I am using LibreOffice to convert documents to PDF with the help of JodConverter. I am facing performance issues when converting large files, such as those between 30 and 40 MB, which take a long time to convert and sometimes fail. I also tried using the command line, but I encountered the same issue. How can I improve the performance of the conversion?

Excuse me Sir, but I would like to know if you are the actual author of the files and what kind of word processor you usually practice with.

Awaiting your kind reply

Sincerely yours

nicholas

I have a requirement to convert all user attachments to PDF during export.
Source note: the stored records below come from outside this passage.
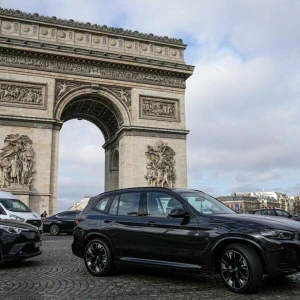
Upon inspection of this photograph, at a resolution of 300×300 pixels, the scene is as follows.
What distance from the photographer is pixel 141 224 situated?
6.45 metres

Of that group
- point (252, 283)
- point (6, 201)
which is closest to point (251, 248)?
point (252, 283)

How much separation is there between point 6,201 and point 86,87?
13.9m

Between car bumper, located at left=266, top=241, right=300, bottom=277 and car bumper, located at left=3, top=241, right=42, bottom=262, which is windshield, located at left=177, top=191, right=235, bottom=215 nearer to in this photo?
car bumper, located at left=266, top=241, right=300, bottom=277

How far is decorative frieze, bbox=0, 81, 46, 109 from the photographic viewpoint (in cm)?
2500

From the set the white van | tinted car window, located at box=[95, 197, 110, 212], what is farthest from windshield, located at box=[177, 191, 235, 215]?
the white van

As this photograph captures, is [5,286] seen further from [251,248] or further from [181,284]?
[251,248]

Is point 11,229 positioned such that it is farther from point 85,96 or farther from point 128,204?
point 85,96

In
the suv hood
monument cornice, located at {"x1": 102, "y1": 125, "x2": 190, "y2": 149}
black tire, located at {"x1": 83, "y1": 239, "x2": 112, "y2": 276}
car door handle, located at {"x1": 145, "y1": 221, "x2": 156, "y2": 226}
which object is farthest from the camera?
monument cornice, located at {"x1": 102, "y1": 125, "x2": 190, "y2": 149}

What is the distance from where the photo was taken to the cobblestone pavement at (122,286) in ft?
17.3

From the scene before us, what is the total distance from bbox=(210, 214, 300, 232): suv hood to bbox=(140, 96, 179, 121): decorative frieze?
2262cm

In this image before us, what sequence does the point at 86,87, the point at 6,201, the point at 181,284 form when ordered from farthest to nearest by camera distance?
1. the point at 86,87
2. the point at 6,201
3. the point at 181,284

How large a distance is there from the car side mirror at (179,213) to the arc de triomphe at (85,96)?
19.7 metres

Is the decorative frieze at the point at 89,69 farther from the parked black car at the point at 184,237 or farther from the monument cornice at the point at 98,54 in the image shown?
the parked black car at the point at 184,237

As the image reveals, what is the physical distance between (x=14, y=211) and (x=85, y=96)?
48.1 ft
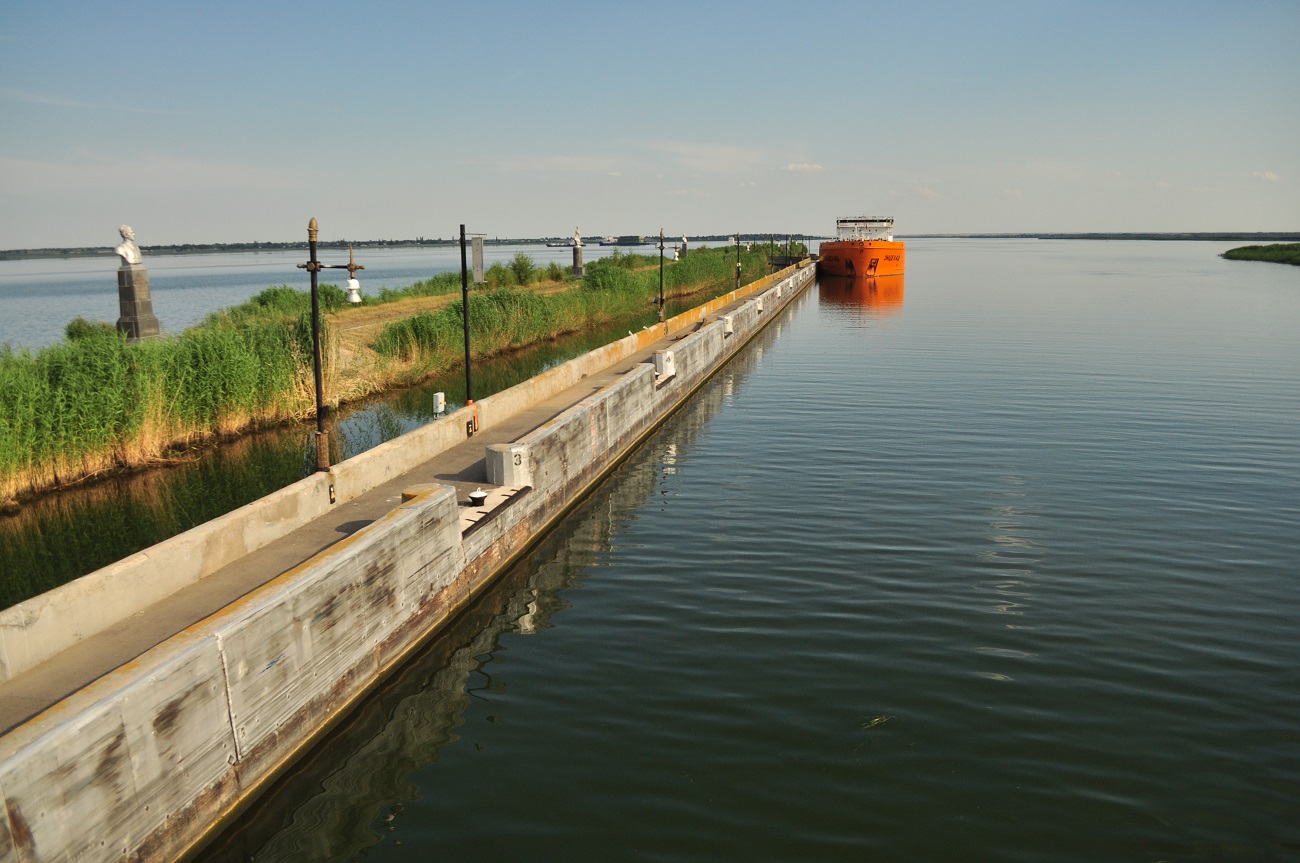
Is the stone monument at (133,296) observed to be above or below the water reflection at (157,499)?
above

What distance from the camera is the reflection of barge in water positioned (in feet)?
207

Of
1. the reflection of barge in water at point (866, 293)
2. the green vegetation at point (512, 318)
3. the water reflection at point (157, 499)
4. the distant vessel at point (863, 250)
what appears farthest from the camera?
the distant vessel at point (863, 250)

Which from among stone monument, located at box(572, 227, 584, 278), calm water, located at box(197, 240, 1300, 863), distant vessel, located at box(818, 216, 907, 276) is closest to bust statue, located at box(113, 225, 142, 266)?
calm water, located at box(197, 240, 1300, 863)

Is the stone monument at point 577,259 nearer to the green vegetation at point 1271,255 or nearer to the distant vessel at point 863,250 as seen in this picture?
the distant vessel at point 863,250

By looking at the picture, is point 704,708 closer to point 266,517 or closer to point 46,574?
point 266,517

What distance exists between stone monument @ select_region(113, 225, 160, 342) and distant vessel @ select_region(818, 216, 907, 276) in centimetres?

The file types I need to convert include “.xls”, “.xlsx”, “.doc”, “.docx”, “.ppt”, “.pptx”, and “.rtf”.

Currently, I’m using LibreOffice with the JODConverter Java library, running as a microservice in AWS ECS. When a user initiates an export, the files are uploaded to S3, and I invoke a convert API that retrieves them from S3, converts them to PDF, and uploads the results back to S3.

However, I’ve noticed that LibreOffice is quite slow in converting these documents. Is there any way to optimize the performance? Alternatively, are there other open-source tools available that can convert these file types to PDF more efficiently?
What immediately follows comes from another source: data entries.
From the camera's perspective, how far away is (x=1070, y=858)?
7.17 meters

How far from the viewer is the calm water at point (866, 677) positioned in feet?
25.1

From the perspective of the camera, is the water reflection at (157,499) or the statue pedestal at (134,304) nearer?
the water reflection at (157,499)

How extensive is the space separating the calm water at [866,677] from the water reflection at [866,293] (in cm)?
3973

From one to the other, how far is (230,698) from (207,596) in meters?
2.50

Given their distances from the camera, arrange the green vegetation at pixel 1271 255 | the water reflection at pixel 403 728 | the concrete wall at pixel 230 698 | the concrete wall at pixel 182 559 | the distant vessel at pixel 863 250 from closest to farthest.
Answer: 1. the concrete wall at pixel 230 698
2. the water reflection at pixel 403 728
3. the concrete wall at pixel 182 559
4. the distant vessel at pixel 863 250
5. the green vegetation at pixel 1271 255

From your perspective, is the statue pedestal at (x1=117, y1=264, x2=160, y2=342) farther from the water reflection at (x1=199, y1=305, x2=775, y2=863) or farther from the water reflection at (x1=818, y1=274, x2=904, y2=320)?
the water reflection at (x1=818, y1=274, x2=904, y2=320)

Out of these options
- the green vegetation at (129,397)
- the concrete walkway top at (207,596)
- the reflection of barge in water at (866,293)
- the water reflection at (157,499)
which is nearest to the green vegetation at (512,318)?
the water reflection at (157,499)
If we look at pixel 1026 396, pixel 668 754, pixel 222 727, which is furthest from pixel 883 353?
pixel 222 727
Use a Windows PC with MS software and a virtual PDF printer. Write a script feeding the right MS application with the right document, the print switch and the name of your PDF printer.

JodConverter is a separate program and not part of LibreOffice; I suggest you will get more helpful and knowledgeable replies from a forum that specialises in JodConverter (if there is one?).

Have you tried the LibreOffice built in export to PDF? You can run that from the command line also Starting LibreOffice Software With Parameters

Additionally, it seems your file format amongst other things will have an affect on performance according to the JodConverter Wiki Performance · jodconverter/jodconverter Wiki · GitHub

I’d say it is more a shell to call Open- or LibreOffice, wich will does the actual conversion. So I guess better performance for a single job can only be reached with better hardware.
.
There are hints to use more than one profile/connection in the docs, but this would only speed up conversion of large numbers of documents. There is no possibility of parallel rendering of individual pages etc…

1 Like

A 2MB RTF file is taking a long time to convert and eventually fails when running the following command through the command line. How can I speed up this conversion? Below is the script I’m using:

soffice --headless --convert-to pdf --outdir D:/convert_to_pdf/output D:/convert_to_pdf/input/2024-09-19-07-34-02-2mb.rtf

Any suggestions for improving performance would be appreciated.

I have a requirement to convert all user attachments to PDF during export. The file types I need to convert include “.xls”, “.xlsx”, “.doc”, “.docx”, “.ppt”, “.pptx”, and “.rtf”.

Currently, I’m using LibreOffice with the JODConverter Java library, running as a microservice in AWS ECS. When a user initiates an export, the files are uploaded to S3, and I invoke a convert API that retrieves them from S3, converts them to PDF, and uploads the results back to S3.

However, I’ve noticed that LibreOffice is quite slow in converting these documents. Is there any way to optimize the performance? Alternatively, are there other open-source tools available that can convert these file types to PDF more efficiently? Kindly help me with this.

What kind of hardware are you running this process on? Can you share the file that is taking too long?

Also, the --backtrace argument may give you more detail (I’ve never tried it myself)